OBJECTIVE: Arrange every line of the material below as a numbered list, skipping blank lines and leaving out the pictures.

DATA LISTING:
──────

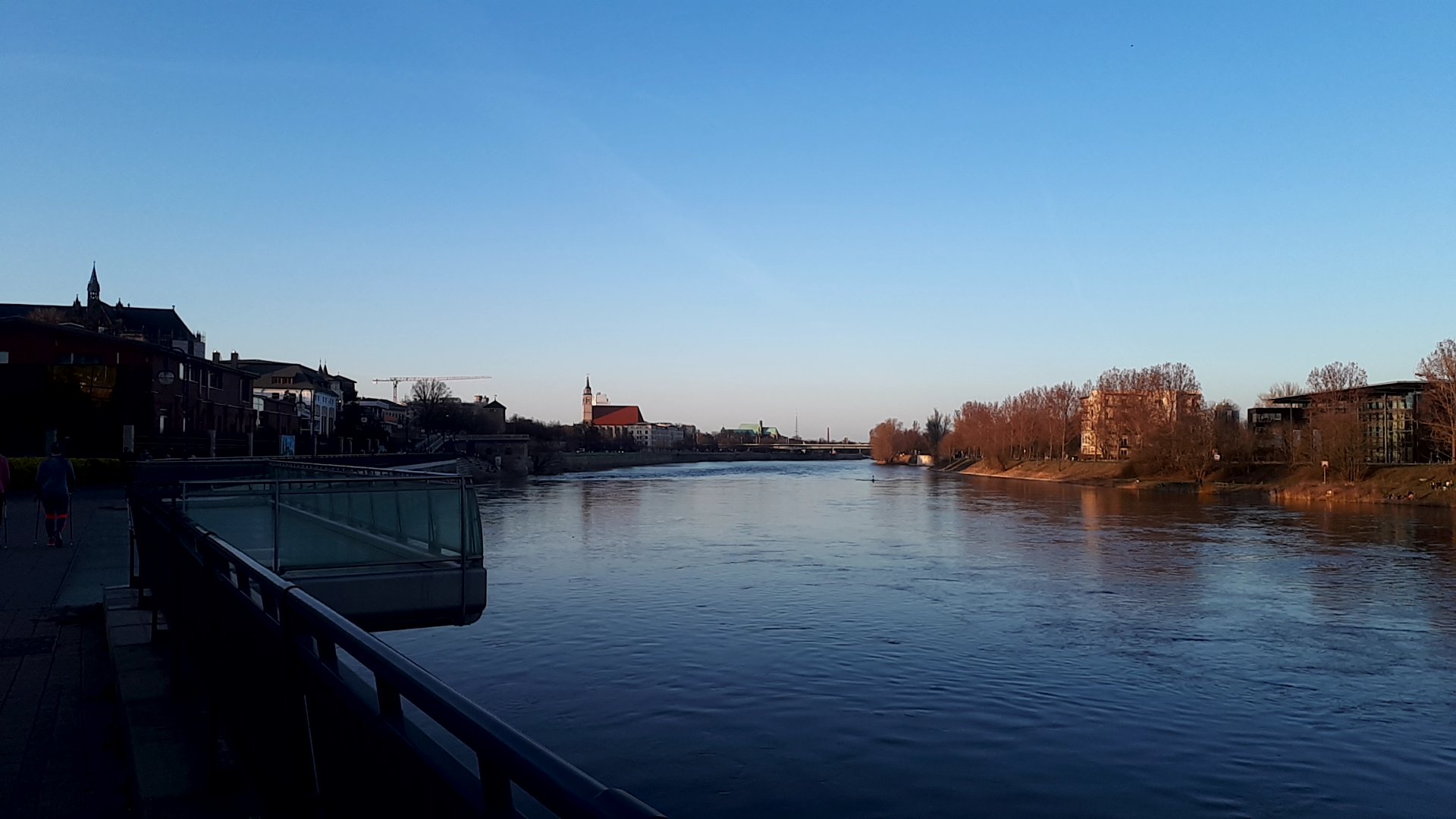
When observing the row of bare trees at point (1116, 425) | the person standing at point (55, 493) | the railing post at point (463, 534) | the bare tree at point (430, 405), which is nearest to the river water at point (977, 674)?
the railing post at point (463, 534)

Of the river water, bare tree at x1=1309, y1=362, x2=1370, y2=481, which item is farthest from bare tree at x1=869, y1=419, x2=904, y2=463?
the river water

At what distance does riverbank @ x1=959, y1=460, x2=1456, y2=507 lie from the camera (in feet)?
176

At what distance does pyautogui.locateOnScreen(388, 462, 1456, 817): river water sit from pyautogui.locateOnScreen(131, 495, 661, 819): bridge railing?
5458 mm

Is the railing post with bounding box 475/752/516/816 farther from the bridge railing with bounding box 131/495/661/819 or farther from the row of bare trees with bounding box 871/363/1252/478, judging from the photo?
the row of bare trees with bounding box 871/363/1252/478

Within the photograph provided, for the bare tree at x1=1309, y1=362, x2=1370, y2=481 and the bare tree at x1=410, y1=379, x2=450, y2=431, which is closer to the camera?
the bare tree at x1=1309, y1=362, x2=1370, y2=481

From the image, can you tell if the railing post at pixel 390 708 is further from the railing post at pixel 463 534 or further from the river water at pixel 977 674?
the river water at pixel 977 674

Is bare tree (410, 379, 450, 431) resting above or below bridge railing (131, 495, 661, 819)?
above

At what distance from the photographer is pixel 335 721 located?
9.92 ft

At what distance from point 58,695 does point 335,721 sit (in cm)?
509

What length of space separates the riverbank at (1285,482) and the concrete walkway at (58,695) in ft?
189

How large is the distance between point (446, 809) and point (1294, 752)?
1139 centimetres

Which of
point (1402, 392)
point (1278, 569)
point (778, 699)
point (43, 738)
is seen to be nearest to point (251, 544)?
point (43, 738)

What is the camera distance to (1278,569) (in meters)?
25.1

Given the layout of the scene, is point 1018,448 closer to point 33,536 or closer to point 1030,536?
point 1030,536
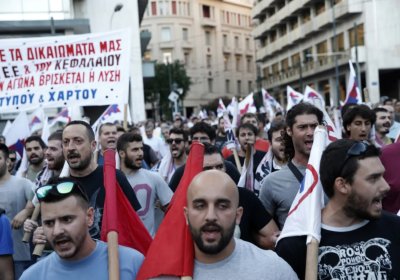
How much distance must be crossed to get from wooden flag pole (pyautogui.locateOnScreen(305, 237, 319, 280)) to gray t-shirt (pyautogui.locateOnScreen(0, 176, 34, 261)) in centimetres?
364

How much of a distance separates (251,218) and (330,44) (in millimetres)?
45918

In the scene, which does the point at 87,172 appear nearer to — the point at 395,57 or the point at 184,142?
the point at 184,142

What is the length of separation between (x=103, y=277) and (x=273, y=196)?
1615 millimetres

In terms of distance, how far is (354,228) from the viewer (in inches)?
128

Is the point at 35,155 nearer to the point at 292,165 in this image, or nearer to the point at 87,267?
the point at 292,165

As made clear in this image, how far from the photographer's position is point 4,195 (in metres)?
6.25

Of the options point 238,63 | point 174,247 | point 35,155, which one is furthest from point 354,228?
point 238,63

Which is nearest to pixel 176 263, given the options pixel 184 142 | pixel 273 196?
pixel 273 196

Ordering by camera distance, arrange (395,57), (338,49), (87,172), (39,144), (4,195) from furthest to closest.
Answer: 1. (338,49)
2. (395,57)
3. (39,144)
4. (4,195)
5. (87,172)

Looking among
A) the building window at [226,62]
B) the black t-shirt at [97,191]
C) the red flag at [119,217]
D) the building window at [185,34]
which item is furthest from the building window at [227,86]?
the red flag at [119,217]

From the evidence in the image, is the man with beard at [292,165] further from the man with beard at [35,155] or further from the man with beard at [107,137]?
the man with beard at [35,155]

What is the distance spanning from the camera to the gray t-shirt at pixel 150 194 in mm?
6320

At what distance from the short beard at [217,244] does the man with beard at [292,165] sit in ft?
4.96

──────

ANSWER TO THIS EXERCISE:
1. When observing the row of bare trees at point (1116, 425) | the person standing at point (55, 493) | the railing post at point (463, 534) | the bare tree at point (430, 405), which is nearest to the river water at point (977, 674)?
2. the railing post at point (463, 534)
3. Of the river water, bare tree at x1=1309, y1=362, x2=1370, y2=481, which item is farthest from bare tree at x1=869, y1=419, x2=904, y2=463?
4. the river water
5. At what distance does riverbank @ x1=959, y1=460, x2=1456, y2=507 lie from the camera (in feet)?
6. 176
7. At what distance does pyautogui.locateOnScreen(388, 462, 1456, 817): river water sit from pyautogui.locateOnScreen(131, 495, 661, 819): bridge railing?
8. 5458 mm
9. Is the railing post with bounding box 475/752/516/816 farther from the bridge railing with bounding box 131/495/661/819 or farther from the row of bare trees with bounding box 871/363/1252/478, judging from the photo?
10. the row of bare trees with bounding box 871/363/1252/478
11. Within the photograph provided, for the bare tree at x1=1309, y1=362, x2=1370, y2=481 and the bare tree at x1=410, y1=379, x2=450, y2=431, which is closer to the camera?
12. the bare tree at x1=1309, y1=362, x2=1370, y2=481
13. From the image, can you tell if the railing post at pixel 390 708 is further from the railing post at pixel 463 534 or further from the river water at pixel 977 674?
14. the river water at pixel 977 674
15. Is bare tree (410, 379, 450, 431) resting above or below bridge railing (131, 495, 661, 819)?
16. above
17. At what distance from the photographer is pixel 335 721 located?
18. 9.92 ft
19. At what distance from point 58,695 does point 335,721 sit (in cm)?
20. 509
21. What length of space separates the riverbank at (1285,482) and the concrete walkway at (58,695) in ft?
22. 189
23. How large is the distance between point (446, 809) and point (1294, 752)?
24. 1139 centimetres
25. Which of
26. point (1402, 392)
27. point (1278, 569)
28. point (778, 699)
29. point (43, 738)
30. is seen to be nearest to point (251, 544)?
31. point (43, 738)
32. What is the camera distance to (1278,569) (in meters)?
33. 25.1
34. Given the layout of the scene, is point 1018,448 closer to point 33,536 or closer to point 1030,536?
35. point 1030,536
36. How much distance must be crossed to get from wooden flag pole (pyautogui.locateOnScreen(305, 237, 319, 280)) to gray t-shirt (pyautogui.locateOnScreen(0, 176, 34, 261)) in centimetres?
37. 364
38. How much of a distance separates (251,218) and (330,44) (in millimetres)?
39. 45918
40. In the scene, which does the point at 87,172 appear nearer to — the point at 395,57 or the point at 184,142?
41. the point at 184,142
42. What is the length of separation between (x=103, y=277) and (x=273, y=196)?
43. 1615 millimetres
44. In terms of distance, how far is (354,228) from the viewer (in inches)?
45. 128
46. Is the point at 35,155 nearer to the point at 292,165 in this image, or nearer to the point at 87,267?
47. the point at 292,165
48. As made clear in this image, how far from the photographer's position is point 4,195 (in metres)?
49. 6.25
50. Of the options point 238,63 | point 174,247 | point 35,155, which one is furthest from point 354,228?
51. point 238,63
52. Which is nearest to pixel 176 263, given the options pixel 184 142 | pixel 273 196?
53. pixel 273 196
54. Ordering by camera distance, arrange (395,57), (338,49), (87,172), (39,144), (4,195) from furthest to closest.
55. Answer: 1. (338,49)
56. 2. (395,57)
57. 3. (39,144)
58. 4. (4,195)
59. 5. (87,172)
60. Looking among
61. A) the building window at [226,62]
62. B) the black t-shirt at [97,191]
63. C) the red flag at [119,217]
64. D) the building window at [185,34]
65. which item is furthest from the building window at [227,86]?
66. the red flag at [119,217]
67. From the evidence in the image, is the man with beard at [292,165] further from the man with beard at [35,155] or further from the man with beard at [107,137]?
68. the man with beard at [35,155]
69. What is the distance spanning from the camera to the gray t-shirt at pixel 150 194 in mm?
70. 6320
71. At what distance from the short beard at [217,244] does the man with beard at [292,165] sit in ft?
72. 4.96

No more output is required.